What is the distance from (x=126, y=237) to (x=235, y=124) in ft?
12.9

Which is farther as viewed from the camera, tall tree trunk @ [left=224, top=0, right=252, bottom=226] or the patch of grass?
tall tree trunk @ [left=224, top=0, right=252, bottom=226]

---

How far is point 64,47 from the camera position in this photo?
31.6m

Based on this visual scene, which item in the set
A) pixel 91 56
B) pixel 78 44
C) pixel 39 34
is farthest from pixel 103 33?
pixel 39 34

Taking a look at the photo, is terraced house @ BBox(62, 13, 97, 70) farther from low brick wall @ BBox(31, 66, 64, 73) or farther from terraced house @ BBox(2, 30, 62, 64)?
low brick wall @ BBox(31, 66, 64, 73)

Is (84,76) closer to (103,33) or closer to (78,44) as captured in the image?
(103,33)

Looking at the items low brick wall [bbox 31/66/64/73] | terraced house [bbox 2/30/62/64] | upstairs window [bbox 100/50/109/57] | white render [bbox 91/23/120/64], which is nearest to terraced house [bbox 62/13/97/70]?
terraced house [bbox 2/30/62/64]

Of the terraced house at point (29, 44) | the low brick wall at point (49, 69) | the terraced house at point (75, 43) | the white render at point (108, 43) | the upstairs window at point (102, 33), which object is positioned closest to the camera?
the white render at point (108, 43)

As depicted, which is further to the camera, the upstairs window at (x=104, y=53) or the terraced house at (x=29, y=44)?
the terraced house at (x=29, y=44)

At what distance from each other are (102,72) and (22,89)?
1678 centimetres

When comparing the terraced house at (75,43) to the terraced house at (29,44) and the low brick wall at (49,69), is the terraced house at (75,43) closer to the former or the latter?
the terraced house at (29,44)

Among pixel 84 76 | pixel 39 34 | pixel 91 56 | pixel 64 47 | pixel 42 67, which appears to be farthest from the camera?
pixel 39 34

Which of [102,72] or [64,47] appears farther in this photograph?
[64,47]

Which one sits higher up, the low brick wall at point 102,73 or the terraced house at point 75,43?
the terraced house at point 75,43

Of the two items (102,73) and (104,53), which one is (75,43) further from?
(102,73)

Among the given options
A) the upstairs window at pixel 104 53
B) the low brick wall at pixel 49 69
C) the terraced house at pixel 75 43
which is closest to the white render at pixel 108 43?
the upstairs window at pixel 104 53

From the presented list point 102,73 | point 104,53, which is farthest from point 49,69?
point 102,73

▸ TASK DESCRIPTION
From the rows above, extract each line that contains the string "tall". The match is case-sensitive.

▸ SOLUTION BELOW
Which is farther as viewed from the camera, tall tree trunk @ [left=224, top=0, right=252, bottom=226] or the patch of grass?
tall tree trunk @ [left=224, top=0, right=252, bottom=226]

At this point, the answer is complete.